His call came on the eve of a meeting of the G20 advanced and emerging economies in Seoul which is likely to be dominated by debate over trade imbalances between China and the United States, plus a looming currency war.

The British premier also urged "greater political opening" in China as its economy surges, saying Britain's "rule of law" and press freedoms "make our government better and our country stronger."

Cameron is the first Western leader to visit China since the Nobel Peace Prize was awarded last month to jailed Chinese dissident Liu Xiaobo and has faced pressure during the two-day trip to take a firm stand on human rights.

"If China is prepared to pursue further opening of its markets and to work with Britain and the other G20 countries to rebalance the world economy and take steps over time towards internationalising its currency, that will go a long way towards helping the global economy lock in the stability it needs for strong and sustainable growth," Cameron said.

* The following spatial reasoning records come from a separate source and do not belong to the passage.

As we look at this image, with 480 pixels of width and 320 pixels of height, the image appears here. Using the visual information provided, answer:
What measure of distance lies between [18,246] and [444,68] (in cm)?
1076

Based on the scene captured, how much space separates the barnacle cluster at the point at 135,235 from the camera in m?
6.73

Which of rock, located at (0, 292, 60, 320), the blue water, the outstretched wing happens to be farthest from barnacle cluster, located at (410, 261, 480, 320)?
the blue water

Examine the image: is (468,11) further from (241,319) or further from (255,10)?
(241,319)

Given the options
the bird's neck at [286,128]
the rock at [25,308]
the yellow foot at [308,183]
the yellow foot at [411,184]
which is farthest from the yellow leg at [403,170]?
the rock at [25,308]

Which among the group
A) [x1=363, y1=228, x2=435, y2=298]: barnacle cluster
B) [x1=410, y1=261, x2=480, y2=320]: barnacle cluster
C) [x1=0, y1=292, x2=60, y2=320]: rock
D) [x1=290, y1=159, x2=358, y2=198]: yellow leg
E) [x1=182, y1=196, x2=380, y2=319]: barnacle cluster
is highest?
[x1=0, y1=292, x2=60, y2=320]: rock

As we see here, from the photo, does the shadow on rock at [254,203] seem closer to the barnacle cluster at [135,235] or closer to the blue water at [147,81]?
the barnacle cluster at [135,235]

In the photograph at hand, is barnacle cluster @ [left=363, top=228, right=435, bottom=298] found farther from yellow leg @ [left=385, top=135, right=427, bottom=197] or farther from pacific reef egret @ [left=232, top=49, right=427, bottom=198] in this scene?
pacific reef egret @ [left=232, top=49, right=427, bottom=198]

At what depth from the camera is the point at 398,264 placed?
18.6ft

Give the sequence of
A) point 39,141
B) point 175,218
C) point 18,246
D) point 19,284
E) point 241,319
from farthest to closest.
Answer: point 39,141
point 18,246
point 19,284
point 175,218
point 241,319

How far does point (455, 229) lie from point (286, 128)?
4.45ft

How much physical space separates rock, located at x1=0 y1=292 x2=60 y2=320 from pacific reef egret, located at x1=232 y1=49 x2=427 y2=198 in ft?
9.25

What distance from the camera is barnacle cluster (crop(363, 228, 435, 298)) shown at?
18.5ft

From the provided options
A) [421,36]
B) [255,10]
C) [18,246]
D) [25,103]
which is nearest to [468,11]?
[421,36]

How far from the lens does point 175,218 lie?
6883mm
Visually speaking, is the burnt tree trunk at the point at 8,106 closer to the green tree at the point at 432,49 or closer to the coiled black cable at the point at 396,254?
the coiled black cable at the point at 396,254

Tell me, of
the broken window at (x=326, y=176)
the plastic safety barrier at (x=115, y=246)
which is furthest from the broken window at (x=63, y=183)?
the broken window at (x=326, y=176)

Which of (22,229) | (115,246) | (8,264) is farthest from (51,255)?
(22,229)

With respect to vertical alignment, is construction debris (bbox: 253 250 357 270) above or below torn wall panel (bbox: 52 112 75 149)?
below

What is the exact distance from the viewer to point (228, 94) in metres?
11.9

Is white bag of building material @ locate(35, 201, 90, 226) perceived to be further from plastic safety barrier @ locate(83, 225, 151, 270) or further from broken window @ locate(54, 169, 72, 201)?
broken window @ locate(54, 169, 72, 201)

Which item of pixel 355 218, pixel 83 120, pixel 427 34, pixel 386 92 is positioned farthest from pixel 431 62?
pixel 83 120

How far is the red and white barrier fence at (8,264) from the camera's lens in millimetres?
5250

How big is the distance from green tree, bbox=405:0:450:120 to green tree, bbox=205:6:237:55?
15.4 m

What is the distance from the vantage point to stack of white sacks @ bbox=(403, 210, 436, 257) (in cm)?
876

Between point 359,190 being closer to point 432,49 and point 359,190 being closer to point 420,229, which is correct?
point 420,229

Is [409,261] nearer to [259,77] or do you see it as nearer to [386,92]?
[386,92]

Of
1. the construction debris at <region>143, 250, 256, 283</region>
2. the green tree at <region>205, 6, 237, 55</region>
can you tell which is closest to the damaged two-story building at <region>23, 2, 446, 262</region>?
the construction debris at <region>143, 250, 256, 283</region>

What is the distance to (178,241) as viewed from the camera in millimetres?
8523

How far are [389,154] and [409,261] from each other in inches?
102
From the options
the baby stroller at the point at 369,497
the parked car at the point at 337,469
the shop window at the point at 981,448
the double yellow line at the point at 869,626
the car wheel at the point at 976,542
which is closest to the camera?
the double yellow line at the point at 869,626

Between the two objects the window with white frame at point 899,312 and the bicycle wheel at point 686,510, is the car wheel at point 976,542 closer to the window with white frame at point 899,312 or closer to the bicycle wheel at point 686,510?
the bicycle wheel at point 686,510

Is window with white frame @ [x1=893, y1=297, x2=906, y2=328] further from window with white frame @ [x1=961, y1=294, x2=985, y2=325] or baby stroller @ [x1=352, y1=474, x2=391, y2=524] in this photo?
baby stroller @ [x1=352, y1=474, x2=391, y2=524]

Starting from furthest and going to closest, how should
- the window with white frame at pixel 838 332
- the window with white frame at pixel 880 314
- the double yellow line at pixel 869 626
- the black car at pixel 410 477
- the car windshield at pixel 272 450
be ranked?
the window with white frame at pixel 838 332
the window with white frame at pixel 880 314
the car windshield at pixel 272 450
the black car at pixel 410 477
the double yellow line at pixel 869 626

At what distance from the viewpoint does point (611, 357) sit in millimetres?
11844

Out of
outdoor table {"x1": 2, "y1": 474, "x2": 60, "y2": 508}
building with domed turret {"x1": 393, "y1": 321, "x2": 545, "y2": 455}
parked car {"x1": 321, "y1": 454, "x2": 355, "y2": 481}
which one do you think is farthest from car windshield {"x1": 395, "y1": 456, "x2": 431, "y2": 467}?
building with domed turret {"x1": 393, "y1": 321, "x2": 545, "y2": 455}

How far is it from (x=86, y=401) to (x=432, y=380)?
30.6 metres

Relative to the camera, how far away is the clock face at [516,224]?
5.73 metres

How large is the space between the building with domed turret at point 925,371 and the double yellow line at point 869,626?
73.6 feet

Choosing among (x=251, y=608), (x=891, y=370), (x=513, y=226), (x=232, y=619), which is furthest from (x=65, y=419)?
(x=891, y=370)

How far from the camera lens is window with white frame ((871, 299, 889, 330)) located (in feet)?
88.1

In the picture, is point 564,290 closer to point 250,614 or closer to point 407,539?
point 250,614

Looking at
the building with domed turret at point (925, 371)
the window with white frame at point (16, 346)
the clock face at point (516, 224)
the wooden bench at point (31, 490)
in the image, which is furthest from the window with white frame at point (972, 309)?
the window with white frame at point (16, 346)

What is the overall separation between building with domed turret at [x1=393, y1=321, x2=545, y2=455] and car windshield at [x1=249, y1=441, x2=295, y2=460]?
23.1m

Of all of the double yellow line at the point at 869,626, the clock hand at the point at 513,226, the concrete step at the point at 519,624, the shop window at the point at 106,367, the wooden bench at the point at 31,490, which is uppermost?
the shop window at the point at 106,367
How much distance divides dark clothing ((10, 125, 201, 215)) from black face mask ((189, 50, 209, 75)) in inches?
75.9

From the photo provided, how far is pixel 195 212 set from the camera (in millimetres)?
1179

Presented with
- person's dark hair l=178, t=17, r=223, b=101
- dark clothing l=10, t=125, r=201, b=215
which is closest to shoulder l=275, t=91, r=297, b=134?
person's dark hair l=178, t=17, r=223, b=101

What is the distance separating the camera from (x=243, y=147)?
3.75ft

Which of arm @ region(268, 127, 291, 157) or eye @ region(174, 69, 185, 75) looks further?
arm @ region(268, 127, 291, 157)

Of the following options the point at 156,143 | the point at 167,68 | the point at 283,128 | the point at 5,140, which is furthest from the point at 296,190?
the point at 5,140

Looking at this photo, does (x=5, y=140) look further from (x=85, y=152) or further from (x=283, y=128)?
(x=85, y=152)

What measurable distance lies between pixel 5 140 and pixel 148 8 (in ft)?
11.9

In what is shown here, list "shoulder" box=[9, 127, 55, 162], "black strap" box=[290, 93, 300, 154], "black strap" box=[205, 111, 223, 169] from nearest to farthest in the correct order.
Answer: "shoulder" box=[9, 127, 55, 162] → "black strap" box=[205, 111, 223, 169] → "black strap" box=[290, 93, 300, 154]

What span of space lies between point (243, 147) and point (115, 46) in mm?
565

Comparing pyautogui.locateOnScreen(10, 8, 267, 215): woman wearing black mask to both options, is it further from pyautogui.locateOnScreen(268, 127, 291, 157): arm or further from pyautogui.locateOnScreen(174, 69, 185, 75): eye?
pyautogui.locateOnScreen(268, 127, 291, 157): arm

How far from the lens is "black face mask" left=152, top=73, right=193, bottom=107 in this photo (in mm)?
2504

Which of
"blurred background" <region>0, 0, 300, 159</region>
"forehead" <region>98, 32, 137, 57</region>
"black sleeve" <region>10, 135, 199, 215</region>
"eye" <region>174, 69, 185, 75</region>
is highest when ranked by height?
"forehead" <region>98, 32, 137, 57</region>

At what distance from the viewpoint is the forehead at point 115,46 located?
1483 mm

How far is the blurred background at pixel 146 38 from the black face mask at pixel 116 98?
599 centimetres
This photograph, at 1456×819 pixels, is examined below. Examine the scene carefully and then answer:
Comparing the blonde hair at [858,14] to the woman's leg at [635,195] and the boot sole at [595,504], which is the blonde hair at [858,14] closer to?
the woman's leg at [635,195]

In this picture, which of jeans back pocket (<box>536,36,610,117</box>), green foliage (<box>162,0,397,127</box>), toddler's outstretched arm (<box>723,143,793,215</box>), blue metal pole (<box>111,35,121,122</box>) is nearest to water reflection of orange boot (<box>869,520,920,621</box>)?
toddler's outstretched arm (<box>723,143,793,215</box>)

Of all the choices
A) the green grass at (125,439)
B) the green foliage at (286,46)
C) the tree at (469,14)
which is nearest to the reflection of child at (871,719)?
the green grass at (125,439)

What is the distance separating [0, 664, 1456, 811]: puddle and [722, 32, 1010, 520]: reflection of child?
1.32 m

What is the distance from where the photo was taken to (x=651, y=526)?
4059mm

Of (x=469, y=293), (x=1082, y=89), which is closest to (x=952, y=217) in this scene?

"And just as importantly, it will go a long way in securing confidence in the global community that China as an economic power is a force for good."

He also called on China to play a greater role in world affairs, notably on climate change.

"China has attempted to avoid entanglement in global affairs in the past. But China's size and global reach means that this is no longer a realistic choice," Cameron said.

On rights, Cameron had been expected to raise the case of Liu with leaders during the visit.

He has said ties between the two countries are strong enough to support "constructive dialogue of give and take in a spirit of tolerance and mutual respect."

Beijing has denounced the Oslo-based Nobel committee's decision to honour Liu -- cheered in the West -- as tantamount to "encouraging crime".

Liu, 54, was jailed in December for 11 years on subversion charges after co-authoring Charter 08, a bold petition calling for democratic reform in one-party China that has been widely circulated online and signed by thousands.

Countries including Britain and the United States have said they will not heed a Chinese call for Western diplomats to steer clear of the Nobel Peace Prize award ceremony in December.

Outspoken artist Ai Weiwei -- whose work is on show at London's Tate Modern gallery and who was briefly placed under house arrest last week -- said Western leaders on trade trips to China "must insist on human rights issues".

The British premier, who said he hoped his visit would result in billions of dollars in trade deals, met Chinese President Hu Jintao on Wednesday and later visited the Great Wall. He met Premier Wen Jiabao on Tuesday.

Officials have not yet revealed a total figure for the amount of deals struck.

But the biggest announced so far was a 1.2-billion-dollar agreement between Rolls-Royce and China Eastern Airlines Corp under which the British group will provide jet engines to power 16 Airbus A330 aircraft.

Cameron's longer-term target is to double the level of trade in goods and services between Britain and China by 2015 from last year's 51.8 billion dollars.

His government is battling to reduce a record deficit having just imposed the steepest public sector spending cuts for decades.